Japan's top chipmakers -- NEC, Hitachi, and Toshiba, which ranked Nos. 1, 4, and 5 in the world last year -- make money hand over fist in consumer electronics. America's biggest chip companies don't have such a cushion.
Then there's the political issue. Last summer, amid charges of dumping semiconductors on American soil at below-cost prices, the Japanese agreed to sell semiconductors at ``fair market value.'' But that agreement appies to imports only.
``If their manufacturing and assembly is here, they're untouchable,'' notes Dr. Flamm. ``Clearly the Japanese are moving into the US to get around creeping protectionism.''
Now people in the industry are looking around and wondering who's next.
It's ``widely known'' that General Electric wants to sell RCA Semiconductor, which it bought along with the rest of RCA last spring, says Rick Billy, an analyst at the Gartner Group. GE officials won't comment.
Advanced Micro Devices, which chalked up a $37 million loss last year and may triple that figure this year, is probably looking for a buyer, Mr. Billy says. ``They'll have to sell themselves at a fire-sale price,'' which could slow the process, he says. ``But they certainly need help.''
A third possible target, Flamm says, is National Semiconductor, since it is in financial trouble and has advanced chip technology. If the announcements coming out of Tokyo in the last week are any indication, that is of keen interest to the Japanese.
At present the Japanese have a lock on high-volume, low-tech memory chips, which store information. Their manufacturing technology is far ahead of the US, analysts say, which means that Japanese companies can make memory chips that are more reliable and less expensive than American companies can.
But the US is ahead in design technology. Japan has been forced to license designs for more sophisticated chips that process information, called microprocessors, from the likes of Motorola, Intel, and National Semiconductor. Of late, American companies have been reluctant to play ball with their rivals.
One way for the Japanese to deal with this problem is to buy the chip designers. Fairchild, for example, has a very fast 32-bit microprocessor.
Another way is for the Japanese to develop the microprocessors themselves.
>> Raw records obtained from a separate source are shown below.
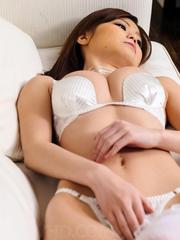Nao Asian in white lingerie rubs her clit and uses dildo in twat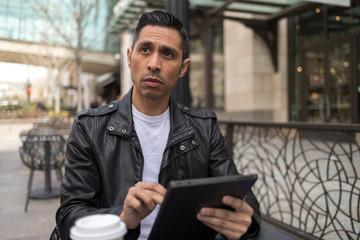 HIspanic man in city using tablet computer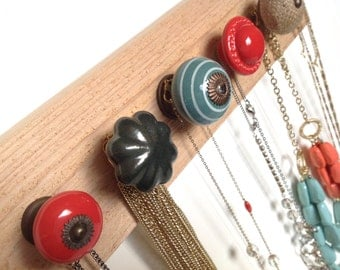 Festive Red and Teal Knobs on Cedar #613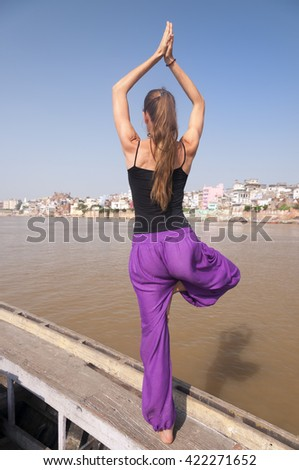 Young female practising yoga tree pose Vrksasana  on the boat over Ganga river, India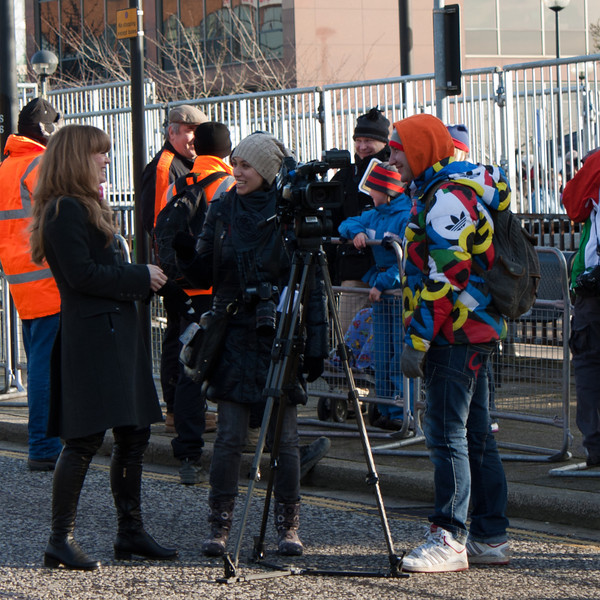 Our guess was a German film crew, based on the guys coat.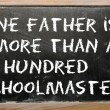 "Stok fotoğraf: Proverb ""One father is more thhundred schoolmasters"" writte"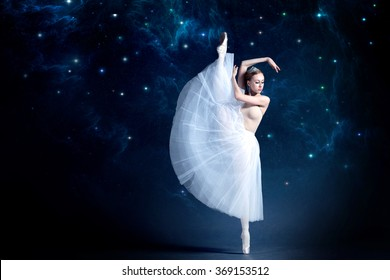 Young ballerina is dancing with the starry night sky in the background. Girl is wearing a beautiful dress that adds a romantic and wondering atmosphere to the photo.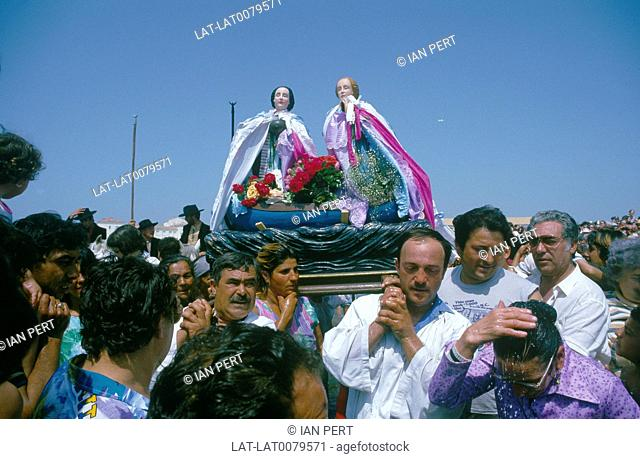 Les Saintes Maries de la Mer. Annual religious event. Effigies of two Maries being taken to the sea. Crowd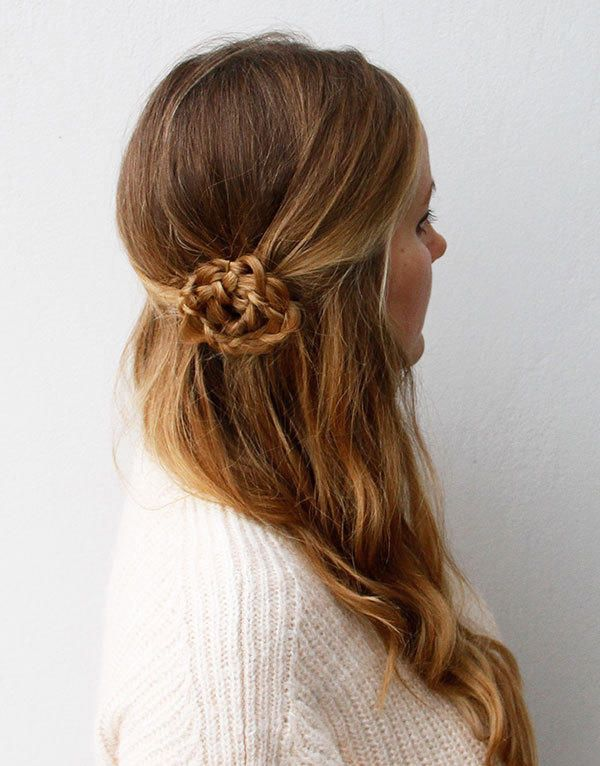 This flower braid is the perfect accessory for a head full of curls. And it's deceptively easy to re-create. Simply grab two sections of your hair to create a ponytail over one ear. Braid a classic three-strand braid, and roll it around its base. Secure it with some bobby pins, and that's it—it's that easy! Follow the step-by-step tutorial here.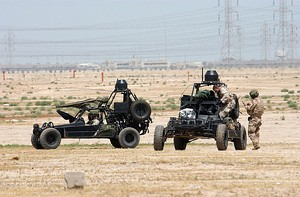 US Navy 020413-N-5362A-013 U.S. Navy SEALs (SEa, Air, Land) operate Desert Patrol Vehicles (DPV) while preparing for an upcoming mission.jpg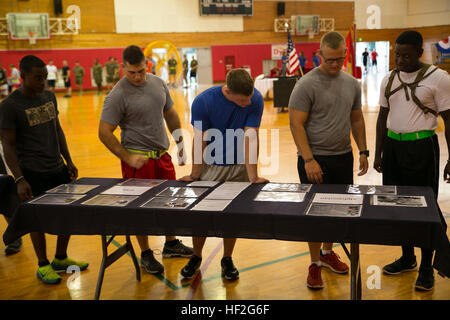 Marines read about missing service members from Operations Enduring Freedom and Iraqi Freedom Sept. 19 prior to - Stock Photo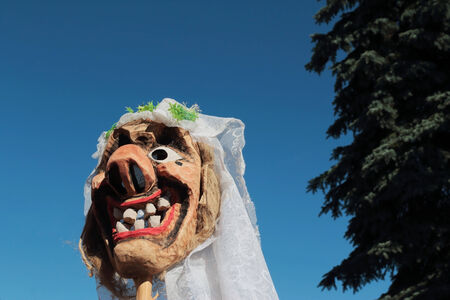 Traditional carved of wood bride mask smiling with big teeth against blue sky and tree.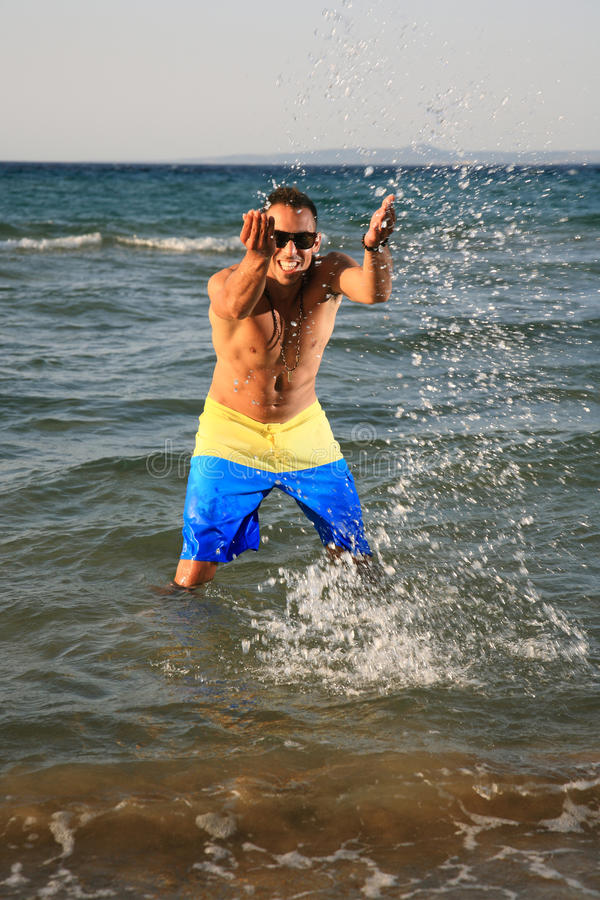 Young Man Throwing Water Royalty Free Stock Images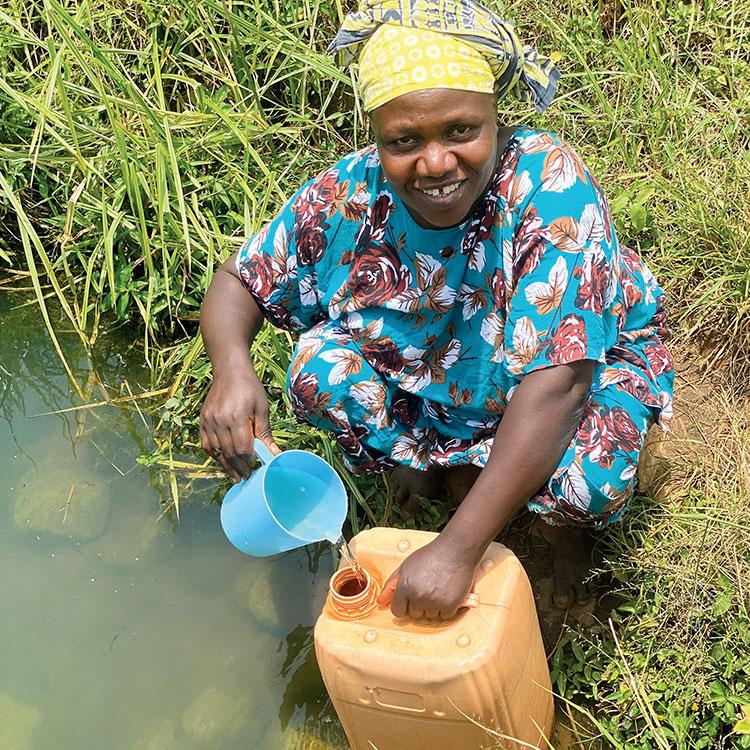 Agnes Mwakuja Matenge collects water from pond in Sagalla, Kenya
Three days after the Fujitsu-Fairchild merger plans were announced, Fujitsu said it was working with Hitachi to develop a 32-bit, and eventually a 64-bit, microprocessor.
``It's a one-two punch'' by Fujitsu, says Howard Bogert, computer analyst at Dataquest, a market research firm. ``They're developing the technology, and now they have more places to go with it because of Fairchild.''
If other Japanese companies like Toshiba and Hitachi follow Fairchild's lead, American computermakers may find themselves with a dilemma. For example, Fairchild sells semiconductors to Cray Research, which competes head on with Fujitsu in making supercomputers. Mr. Wynne at the American Electronics Association worries that such mergers would reduce the number of suppliers for US computer companies.
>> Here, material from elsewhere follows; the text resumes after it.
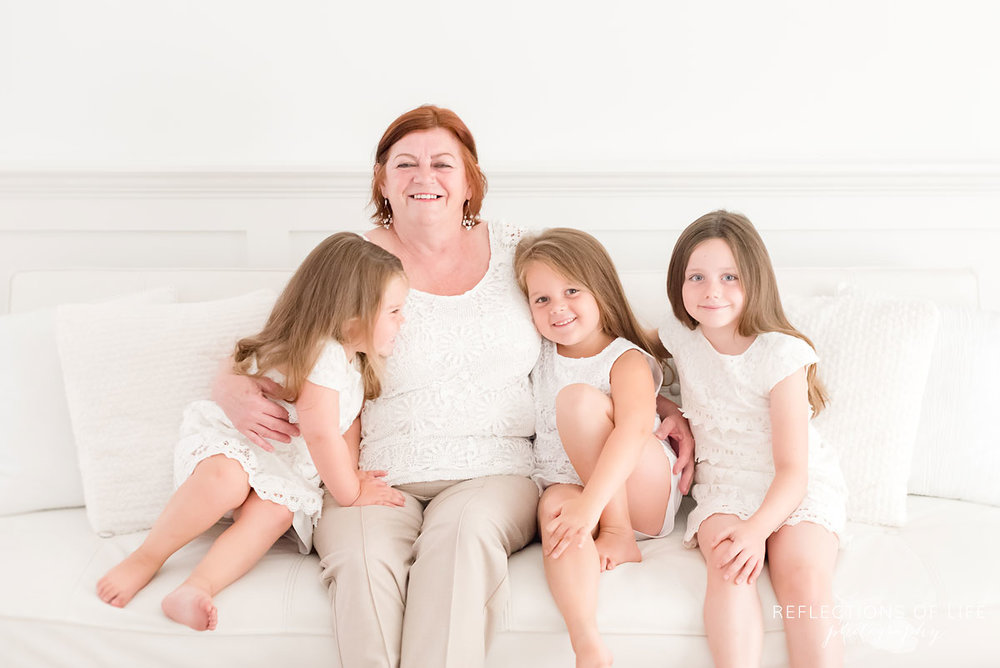Gorgeous Grandma sitting with her granddaughters in a white natural light studio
That wouldn't necessarily affect the IBMs and Digital Equipments of the world, since they make many of their own computer chips. But it could pinch the small cutting-edge computer companies, says Flamm, such as Convergent Technologies Inc.
Most analysts, though, think it will be some time, if ever, before the Japanese can overtake their American competitors in the high-end chip as they did in the memory chip. They say the Defense and Justice Departments would not let foreign companies pick off America's cutting-edge companies, many of which are defense contractors.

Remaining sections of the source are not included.